Forget sit-ups and squats in front of the tele. These strategic more-in-one moves will accidentally whip your abs into rock-hard shape.

Abs without crunches - Women's Health & Fitness

Cooking your favourite meal every night is a fast way to turn a delicious dish into one you’ll never want to look at again. The same philosophy can be applied to your workout, and is the reason many exercisers see their results plateau when repeating the same series of movements day in, day out. Crunches are a main culprit in this all-pain-no-gain category, as they call for repetitive movements to which your body will become immune.

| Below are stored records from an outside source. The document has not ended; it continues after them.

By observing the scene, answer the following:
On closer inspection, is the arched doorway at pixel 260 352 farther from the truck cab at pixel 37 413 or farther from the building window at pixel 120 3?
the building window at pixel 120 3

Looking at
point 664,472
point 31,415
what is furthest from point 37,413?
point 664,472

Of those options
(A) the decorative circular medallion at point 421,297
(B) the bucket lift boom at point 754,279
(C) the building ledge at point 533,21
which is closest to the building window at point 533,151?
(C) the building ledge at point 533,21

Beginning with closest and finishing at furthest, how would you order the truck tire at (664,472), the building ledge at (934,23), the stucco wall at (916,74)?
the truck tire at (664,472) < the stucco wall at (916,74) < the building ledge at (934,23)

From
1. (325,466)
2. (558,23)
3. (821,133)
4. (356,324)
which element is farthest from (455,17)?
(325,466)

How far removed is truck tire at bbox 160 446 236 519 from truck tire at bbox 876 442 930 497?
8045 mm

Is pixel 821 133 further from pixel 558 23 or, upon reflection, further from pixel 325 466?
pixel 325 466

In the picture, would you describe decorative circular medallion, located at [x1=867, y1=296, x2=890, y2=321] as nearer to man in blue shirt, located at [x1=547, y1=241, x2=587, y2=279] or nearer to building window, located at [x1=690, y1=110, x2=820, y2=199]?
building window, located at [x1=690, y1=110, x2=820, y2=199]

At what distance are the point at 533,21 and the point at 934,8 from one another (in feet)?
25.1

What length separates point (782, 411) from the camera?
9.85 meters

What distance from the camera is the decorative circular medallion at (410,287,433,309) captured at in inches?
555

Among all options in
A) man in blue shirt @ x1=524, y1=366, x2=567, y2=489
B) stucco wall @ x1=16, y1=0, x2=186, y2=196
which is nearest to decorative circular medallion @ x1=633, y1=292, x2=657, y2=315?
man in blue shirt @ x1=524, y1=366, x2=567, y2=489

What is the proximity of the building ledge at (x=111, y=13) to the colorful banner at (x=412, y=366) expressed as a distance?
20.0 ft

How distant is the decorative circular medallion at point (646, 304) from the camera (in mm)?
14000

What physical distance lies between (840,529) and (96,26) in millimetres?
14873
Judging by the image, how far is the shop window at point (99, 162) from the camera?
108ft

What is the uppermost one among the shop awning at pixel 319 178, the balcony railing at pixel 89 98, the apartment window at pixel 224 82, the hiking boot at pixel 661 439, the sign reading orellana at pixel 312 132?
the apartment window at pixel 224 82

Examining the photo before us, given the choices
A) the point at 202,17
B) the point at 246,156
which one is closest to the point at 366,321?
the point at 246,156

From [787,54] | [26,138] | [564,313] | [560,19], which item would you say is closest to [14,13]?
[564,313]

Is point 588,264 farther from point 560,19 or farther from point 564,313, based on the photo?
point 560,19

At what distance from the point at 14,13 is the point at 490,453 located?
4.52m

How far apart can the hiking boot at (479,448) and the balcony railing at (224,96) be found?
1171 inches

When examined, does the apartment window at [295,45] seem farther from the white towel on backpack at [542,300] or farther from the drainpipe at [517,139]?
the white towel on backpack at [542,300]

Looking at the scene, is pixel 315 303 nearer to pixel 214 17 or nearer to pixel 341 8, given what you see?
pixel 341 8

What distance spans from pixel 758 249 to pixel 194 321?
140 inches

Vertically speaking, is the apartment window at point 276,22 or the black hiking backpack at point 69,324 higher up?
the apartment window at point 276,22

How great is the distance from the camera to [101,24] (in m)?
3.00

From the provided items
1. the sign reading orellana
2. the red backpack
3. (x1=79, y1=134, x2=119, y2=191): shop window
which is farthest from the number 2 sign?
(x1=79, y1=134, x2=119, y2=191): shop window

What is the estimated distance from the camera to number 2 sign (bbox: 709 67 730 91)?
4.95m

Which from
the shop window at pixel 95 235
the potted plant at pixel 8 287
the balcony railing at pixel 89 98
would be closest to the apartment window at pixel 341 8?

The best ab workouts are based on consistently performed movements that cover a range of motions and employ weights. Exercise physiologists Gabrielle Maston and Kate Save say the areas you should be targeting for a coveted flat stomach are the transverse abdominis (core), rectus abdominis (abs), triceps, pecs (chest) and deltoids (shoulders). According to Save, crunches and sit-ups have long been overhyped for working these areas, and may even be doing more harm than good.

“Most people activate their hip flexors during sit-ups, which prevents the abdominals from activating correctly. When this exercise is incorrectly performed, it may cause muscular imbalances and injury to the lower back,” she says. 


Prone forward Swiss ball rolls (pictured):
Save is a fan of Swiss ball ab workouts, which work most effectively when alternated with weights-based exercises. Start this exercise by kneeling on a mat with your forearms positioned on top of a fit ball. Position your body so that you are in a horizontal plank position on your knees with your weight resting on the ball. Slowly push the ball away from your body as far as you can, extending the arms almost straight then bringing them close to your chest. Given this exercise is very advanced, Save advises initially performing this under the supervision of a gym instructor or personal trainer. “This exercise is dynamic, and when performed correctly, will activate both the internal and external abdominals for maximal results,” Save says.

Hanging leg raises:
Maston recommends this body-weight exercise often performed by gymnasts for getting your abdominals working. “The hanging position allows your arms to be used in an isometric fashion, allowing them to build strength while all abdominals and hip flexors are also being strengthened,” she says. “It’s quite an advanced movement, but if you can pull it off, you will reap the rewards of a full body workout in one exercise.”